Brazil bans crypto payments for licensed betting operators and requires addiction warnings on all gambling ads starting July 2026. Compliance costs rise as operators face legal review for every marketing piece.
Brazil is forcing online betting firms to rewrite their marketing playbook. A new set of advertising restrictions, set to take effect in mid-July 2026, requires every gambling ad to carry a health warning about addiction risks and potential financial losses. The rules also ban any claim that gambling offers "easy money" and prohibit the use of expert endorsements in promotional materials.
The advertising measures apply to licensed operators and third-party promoters, including influencers and affiliate marketers. Each television spot, social media post, and paid endorsement must now include the mandatory warning, comparable in form to cigarette-pack health labels in many countries.
More directly for the crypto industry, the new regulations explicitly forbid licensed betting operators from accepting any form of virtual assets or cryptocurrency for transactions. That rule is codified under Ordinance SPA/MF No. 615/2024. It closes off a use case that had been growing among both retail bettors and some institutional operators in Brazil’s online gambling market. Transactions will now revert entirely to the traditional financial system, where regulators can monitor and trace flows more easily.
Compliance costs are climbing. Operators must submit every piece of marketing content for legal review to ensure it meets the new standards. Third-party advertisers face direct regulatory liability for violations, meaning fines can land on influencers who fail to include the required warning or who promote gambling as a financial strategy.
The regulations build on Law 14,790/2023, which established Brazil’s legal framework for regulated sports betting and online gambling. That law took full effect for authorized operators in January 2025, after the Ministry of Finance began licensing betting firms in 2024.
A Senate committee advanced a near-total advertising prohibition on gambling promotions in February 2026. President Lula called for broader restrictions in April 2026. The current package stops short of a complete ad ban, representing a compromise between full prohibition and the industry’s preferred lighter touch.

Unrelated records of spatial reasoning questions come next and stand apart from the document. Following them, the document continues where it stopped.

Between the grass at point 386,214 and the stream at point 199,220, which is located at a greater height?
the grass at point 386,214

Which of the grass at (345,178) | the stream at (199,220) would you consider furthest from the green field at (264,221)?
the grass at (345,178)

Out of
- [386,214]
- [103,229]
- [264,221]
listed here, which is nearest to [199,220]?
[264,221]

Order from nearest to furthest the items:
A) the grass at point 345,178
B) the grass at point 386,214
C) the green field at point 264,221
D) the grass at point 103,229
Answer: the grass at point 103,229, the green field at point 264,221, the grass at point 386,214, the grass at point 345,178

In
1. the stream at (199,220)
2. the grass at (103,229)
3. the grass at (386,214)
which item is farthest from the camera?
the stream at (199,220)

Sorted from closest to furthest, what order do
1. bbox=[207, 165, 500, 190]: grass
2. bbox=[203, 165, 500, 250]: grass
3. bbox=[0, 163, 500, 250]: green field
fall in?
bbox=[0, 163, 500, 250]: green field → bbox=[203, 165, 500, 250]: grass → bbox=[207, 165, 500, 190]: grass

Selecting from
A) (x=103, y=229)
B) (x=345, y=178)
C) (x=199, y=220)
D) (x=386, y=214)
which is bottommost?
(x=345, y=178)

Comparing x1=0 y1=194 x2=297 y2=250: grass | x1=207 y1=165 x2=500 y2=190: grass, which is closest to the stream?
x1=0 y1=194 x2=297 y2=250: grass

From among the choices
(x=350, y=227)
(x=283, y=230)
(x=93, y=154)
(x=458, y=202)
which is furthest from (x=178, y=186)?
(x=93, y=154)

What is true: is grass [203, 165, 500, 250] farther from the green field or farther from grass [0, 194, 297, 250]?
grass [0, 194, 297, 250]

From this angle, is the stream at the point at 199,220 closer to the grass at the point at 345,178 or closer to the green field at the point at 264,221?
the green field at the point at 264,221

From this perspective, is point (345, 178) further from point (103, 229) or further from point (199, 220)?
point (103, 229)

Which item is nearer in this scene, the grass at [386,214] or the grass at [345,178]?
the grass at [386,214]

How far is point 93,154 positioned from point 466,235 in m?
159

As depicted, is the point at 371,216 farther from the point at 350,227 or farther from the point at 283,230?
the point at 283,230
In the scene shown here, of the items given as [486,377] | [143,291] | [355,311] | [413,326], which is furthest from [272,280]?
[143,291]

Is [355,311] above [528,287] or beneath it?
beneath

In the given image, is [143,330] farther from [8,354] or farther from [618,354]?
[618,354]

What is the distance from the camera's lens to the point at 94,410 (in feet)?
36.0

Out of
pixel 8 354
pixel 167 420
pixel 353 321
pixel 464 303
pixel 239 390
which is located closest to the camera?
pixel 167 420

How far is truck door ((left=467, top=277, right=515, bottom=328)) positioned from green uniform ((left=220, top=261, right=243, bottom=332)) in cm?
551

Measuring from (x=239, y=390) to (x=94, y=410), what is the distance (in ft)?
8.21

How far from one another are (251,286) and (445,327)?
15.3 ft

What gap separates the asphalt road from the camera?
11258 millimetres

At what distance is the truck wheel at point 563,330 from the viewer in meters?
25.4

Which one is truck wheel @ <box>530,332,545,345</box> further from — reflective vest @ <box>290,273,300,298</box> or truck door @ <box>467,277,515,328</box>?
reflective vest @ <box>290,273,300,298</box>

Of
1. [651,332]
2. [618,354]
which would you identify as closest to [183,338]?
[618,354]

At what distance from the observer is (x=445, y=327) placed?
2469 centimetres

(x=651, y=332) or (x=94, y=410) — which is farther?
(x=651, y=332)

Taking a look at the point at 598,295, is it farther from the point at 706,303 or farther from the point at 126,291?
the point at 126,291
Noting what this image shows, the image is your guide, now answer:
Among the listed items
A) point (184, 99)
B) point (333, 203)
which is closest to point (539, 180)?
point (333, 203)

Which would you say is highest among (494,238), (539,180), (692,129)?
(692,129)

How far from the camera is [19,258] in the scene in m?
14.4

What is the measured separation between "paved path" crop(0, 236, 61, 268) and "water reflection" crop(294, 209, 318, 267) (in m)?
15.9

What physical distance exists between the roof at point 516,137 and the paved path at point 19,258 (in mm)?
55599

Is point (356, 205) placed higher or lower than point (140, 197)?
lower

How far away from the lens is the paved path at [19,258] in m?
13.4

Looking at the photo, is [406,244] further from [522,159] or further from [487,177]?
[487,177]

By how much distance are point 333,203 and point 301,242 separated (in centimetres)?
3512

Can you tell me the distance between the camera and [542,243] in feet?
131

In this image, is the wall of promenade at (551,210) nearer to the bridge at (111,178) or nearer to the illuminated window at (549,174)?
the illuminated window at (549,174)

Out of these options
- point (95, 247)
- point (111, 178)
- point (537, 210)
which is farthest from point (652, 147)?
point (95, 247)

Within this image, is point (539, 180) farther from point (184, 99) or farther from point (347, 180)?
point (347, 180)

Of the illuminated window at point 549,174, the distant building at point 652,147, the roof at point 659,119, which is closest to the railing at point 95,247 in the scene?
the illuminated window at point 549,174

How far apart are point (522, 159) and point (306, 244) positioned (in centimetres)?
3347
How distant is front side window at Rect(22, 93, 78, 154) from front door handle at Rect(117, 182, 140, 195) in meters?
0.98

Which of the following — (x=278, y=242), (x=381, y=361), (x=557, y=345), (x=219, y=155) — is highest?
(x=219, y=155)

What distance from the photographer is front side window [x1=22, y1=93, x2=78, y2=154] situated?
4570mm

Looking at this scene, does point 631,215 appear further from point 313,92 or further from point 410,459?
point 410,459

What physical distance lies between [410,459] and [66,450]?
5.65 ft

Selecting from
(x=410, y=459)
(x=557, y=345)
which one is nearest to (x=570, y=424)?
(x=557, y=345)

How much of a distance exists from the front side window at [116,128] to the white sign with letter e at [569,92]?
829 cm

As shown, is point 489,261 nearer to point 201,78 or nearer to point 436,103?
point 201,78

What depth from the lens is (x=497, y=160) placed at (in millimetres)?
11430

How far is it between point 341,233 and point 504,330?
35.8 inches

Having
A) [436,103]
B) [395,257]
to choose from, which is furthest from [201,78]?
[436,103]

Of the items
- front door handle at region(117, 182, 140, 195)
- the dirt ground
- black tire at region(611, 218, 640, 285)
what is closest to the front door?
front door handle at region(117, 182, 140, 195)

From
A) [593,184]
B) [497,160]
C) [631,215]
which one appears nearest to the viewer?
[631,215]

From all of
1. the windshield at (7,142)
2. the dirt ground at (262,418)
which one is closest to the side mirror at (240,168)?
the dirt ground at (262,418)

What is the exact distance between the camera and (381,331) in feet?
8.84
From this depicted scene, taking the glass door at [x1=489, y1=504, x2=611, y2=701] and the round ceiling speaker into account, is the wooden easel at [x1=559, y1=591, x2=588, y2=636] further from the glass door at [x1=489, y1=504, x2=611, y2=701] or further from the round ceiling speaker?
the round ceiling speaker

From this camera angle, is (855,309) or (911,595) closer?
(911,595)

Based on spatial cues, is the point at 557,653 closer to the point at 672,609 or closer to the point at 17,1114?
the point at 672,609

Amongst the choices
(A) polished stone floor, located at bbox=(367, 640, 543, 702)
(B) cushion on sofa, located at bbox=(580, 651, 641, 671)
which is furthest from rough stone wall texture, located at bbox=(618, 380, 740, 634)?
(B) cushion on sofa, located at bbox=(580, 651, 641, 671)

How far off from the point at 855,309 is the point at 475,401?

Rising gambling addiction cases and escalating consumer debt were the catalysts for the government’s push. Officials have signaled willingness to tighten further if the current measures do not curb those trends.
The crypto payment ban, while narrower in scope than the advertising rules, may have the longer reach. It removes one channel for digital asset usage in a high-volume transaction market and forces betting operators to rely on banks and payment processors that fall under Brazil’s existing financial surveillance framework.